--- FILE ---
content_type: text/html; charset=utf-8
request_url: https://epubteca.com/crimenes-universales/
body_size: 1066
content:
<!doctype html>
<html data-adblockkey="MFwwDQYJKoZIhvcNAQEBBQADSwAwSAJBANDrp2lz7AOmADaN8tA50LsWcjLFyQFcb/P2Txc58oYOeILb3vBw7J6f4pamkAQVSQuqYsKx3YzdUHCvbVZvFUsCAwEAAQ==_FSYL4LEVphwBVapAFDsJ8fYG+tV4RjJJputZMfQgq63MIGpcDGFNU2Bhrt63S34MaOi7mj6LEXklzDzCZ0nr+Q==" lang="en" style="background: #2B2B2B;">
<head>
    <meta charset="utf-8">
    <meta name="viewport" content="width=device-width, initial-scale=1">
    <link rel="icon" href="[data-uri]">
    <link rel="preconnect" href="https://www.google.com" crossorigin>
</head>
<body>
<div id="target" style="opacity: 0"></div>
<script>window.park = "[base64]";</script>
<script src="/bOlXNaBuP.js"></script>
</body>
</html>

☆ ☆ ☆ ☆ ☆ ☆ ☆

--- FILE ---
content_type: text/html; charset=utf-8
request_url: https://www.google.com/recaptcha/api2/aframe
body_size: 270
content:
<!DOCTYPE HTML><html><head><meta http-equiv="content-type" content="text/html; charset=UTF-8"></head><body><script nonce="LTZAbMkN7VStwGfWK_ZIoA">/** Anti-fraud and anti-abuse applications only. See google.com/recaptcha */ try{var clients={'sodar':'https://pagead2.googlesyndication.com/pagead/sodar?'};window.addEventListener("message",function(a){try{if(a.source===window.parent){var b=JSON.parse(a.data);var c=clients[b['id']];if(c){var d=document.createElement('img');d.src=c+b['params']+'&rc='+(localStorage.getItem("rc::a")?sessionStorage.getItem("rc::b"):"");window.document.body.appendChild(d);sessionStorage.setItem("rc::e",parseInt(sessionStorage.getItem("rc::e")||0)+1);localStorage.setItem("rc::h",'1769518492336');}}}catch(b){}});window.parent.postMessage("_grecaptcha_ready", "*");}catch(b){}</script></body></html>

☆ ☆ ☆ ☆ ☆ ☆ ☆

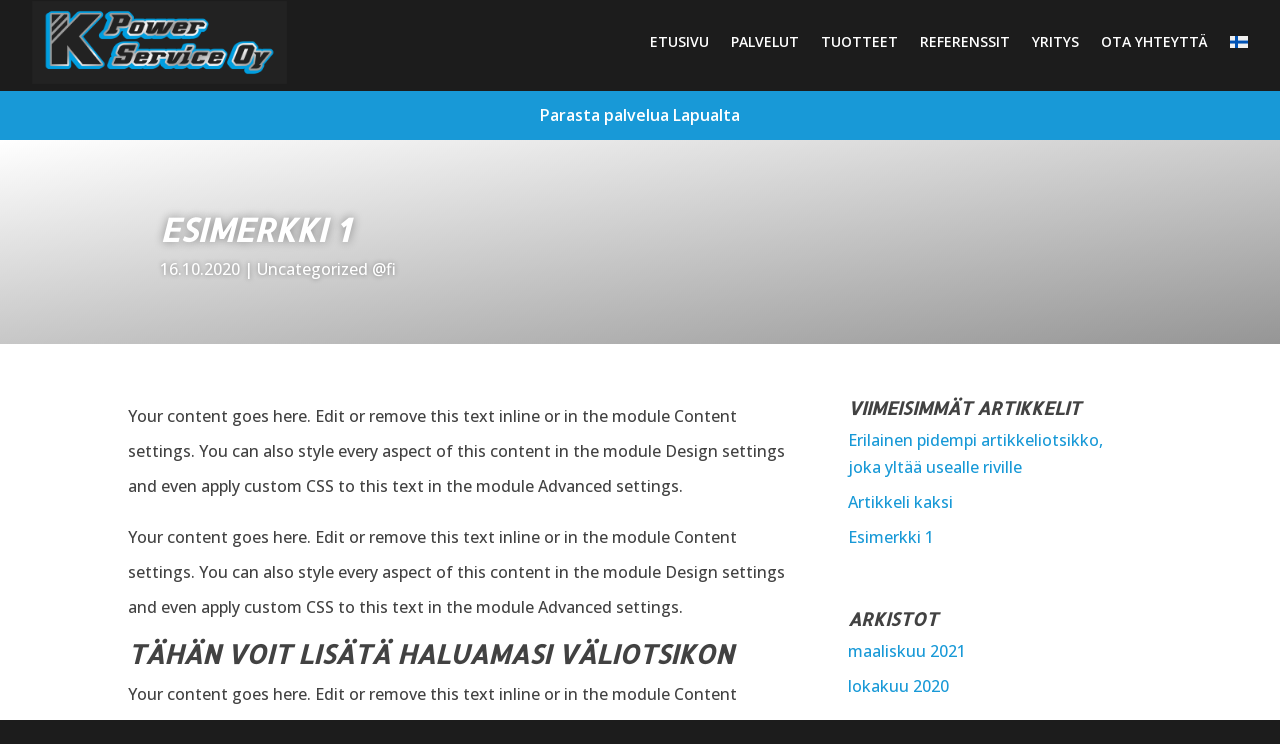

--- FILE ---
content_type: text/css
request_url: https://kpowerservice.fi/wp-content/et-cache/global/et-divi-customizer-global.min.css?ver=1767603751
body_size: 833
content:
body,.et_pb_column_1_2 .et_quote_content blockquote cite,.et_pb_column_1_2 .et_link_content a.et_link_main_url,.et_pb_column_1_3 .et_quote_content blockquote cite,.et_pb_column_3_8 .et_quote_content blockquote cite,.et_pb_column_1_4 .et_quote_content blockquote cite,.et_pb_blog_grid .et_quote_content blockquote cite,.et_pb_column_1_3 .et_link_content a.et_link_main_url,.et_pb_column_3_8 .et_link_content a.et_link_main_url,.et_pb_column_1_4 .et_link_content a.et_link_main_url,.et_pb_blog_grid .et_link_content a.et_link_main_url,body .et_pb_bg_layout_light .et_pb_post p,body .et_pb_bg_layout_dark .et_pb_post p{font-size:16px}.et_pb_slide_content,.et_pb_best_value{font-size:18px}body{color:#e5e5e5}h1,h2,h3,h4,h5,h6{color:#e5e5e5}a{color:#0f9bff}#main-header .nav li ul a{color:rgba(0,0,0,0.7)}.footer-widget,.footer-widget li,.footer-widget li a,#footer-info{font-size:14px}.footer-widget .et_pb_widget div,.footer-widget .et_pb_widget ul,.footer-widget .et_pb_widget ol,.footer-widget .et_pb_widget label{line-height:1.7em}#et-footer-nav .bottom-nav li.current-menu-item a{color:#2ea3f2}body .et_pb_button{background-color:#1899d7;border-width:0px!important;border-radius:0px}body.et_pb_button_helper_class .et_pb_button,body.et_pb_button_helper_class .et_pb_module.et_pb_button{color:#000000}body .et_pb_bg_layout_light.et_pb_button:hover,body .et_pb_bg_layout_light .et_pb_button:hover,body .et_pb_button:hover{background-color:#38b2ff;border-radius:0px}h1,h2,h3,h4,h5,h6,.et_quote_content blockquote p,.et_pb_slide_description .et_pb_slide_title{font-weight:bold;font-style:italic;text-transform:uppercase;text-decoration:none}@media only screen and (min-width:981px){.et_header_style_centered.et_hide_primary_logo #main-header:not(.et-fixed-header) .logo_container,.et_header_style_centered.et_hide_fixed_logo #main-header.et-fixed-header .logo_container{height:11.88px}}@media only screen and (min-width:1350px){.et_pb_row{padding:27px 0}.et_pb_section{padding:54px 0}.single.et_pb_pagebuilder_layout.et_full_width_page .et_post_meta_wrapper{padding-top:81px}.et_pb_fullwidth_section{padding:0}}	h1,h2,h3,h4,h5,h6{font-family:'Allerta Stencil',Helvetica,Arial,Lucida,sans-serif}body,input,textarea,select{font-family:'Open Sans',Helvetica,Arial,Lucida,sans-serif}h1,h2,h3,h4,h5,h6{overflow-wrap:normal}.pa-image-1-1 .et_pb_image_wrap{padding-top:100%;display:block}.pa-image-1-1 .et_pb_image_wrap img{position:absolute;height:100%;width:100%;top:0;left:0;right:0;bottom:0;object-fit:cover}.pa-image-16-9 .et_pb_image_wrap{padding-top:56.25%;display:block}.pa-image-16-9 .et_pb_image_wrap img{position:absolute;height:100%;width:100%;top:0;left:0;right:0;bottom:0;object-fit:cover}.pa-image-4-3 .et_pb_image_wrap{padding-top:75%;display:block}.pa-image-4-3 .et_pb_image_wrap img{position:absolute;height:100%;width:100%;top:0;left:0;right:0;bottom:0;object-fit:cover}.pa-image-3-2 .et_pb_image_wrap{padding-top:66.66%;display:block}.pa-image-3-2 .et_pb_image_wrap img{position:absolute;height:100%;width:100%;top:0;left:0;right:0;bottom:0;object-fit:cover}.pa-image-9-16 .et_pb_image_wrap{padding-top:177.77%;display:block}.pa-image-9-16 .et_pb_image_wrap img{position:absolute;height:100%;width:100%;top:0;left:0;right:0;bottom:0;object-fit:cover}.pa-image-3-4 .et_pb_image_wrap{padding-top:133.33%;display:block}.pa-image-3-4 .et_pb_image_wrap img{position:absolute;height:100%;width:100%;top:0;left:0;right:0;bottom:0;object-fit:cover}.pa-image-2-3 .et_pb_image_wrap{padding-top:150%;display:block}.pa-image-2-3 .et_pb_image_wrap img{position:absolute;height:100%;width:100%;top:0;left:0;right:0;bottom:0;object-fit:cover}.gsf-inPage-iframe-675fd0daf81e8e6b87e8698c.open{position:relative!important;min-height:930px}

☆ ☆ ☆ ☆ ☆ ☆ ☆

**Work required**
Could you please report how many lines of the listing above hold the word "href"? Only the number is needed.

**Answer space**
2